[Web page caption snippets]
+++++
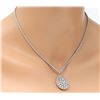 Image 2 : 7.80 CTW Natural Diamond 18K Solid White Gold Necklace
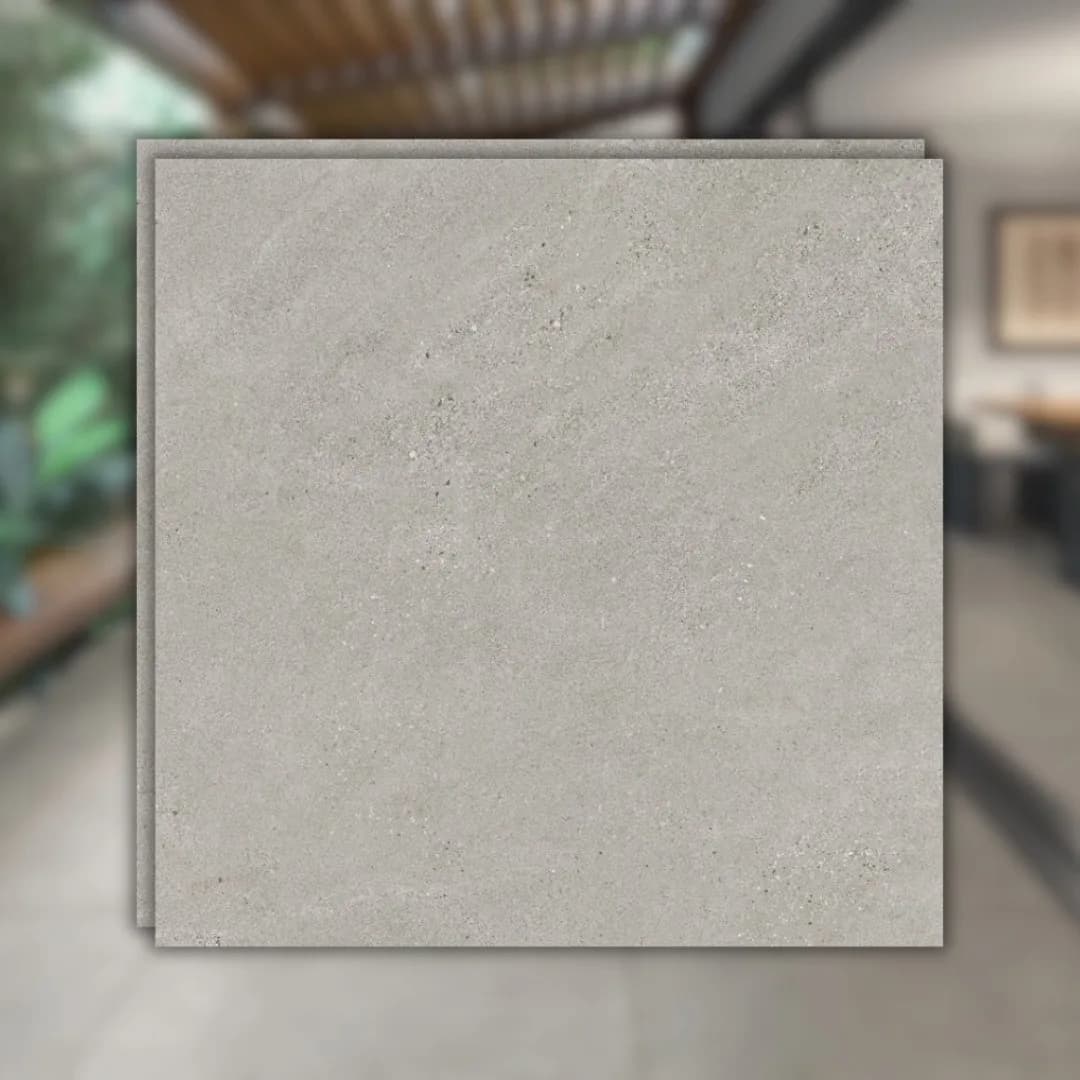 Porcelanato Cinza Acetinado 83x83 Helena Capadócia RET "A"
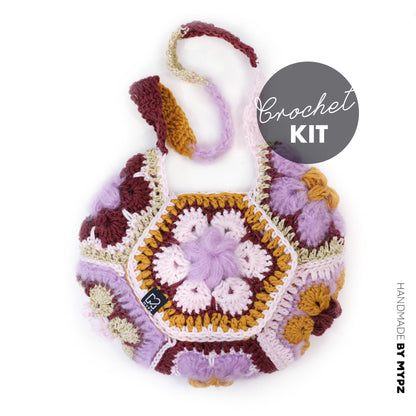 Crochet kit - MYPZ hexagon bag Champagne (ENG-NL-DE)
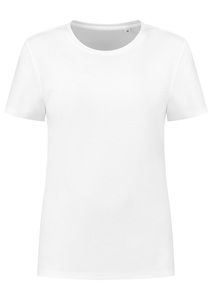 LEMON & SODA LEM4502 - T-shirt Workwear Cooldry for her Biały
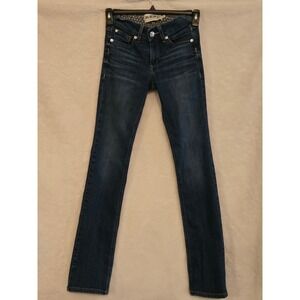 Ariat REAL Abby Straight Leg Jeans Mackenzie Dark Wash 25L 10036814 Womens
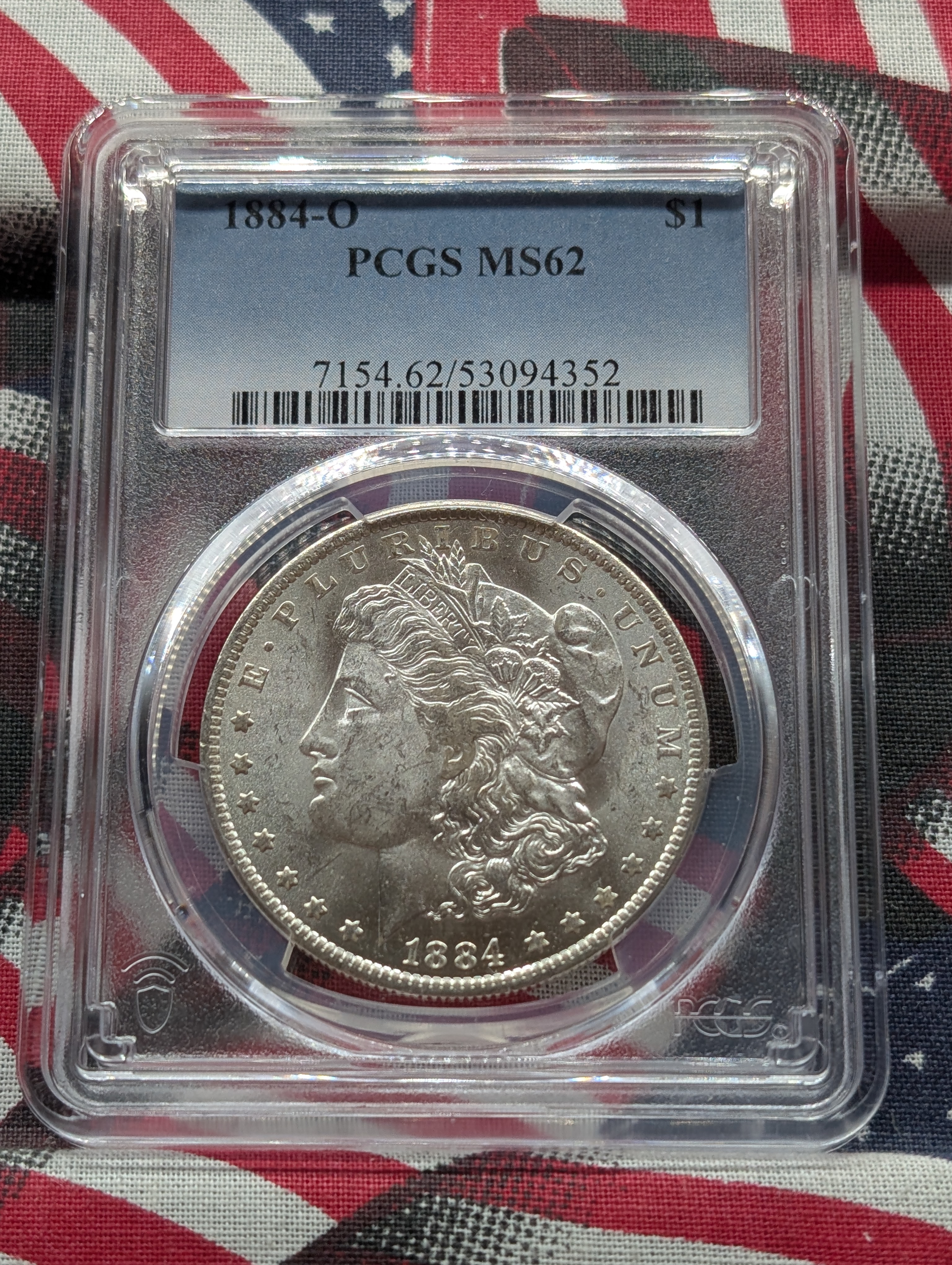 1884-O Morgan Silver Dollar - PCGS MS62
+++++
To do: Would you transcribe exactly, and only, the lines from the one containing "LEMON & SODA" through the last line of the records above, both included, leaving out the pictures?

Exercise output:
 LEMON & SODA LEM4502 - T-shirt Workwear Cooldry for her Biały
 Ariat REAL Abby Straight Leg Jeans Mackenzie Dark Wash 25L 10036814 Womens
 1884-O Morgan Silver Dollar - PCGS MS62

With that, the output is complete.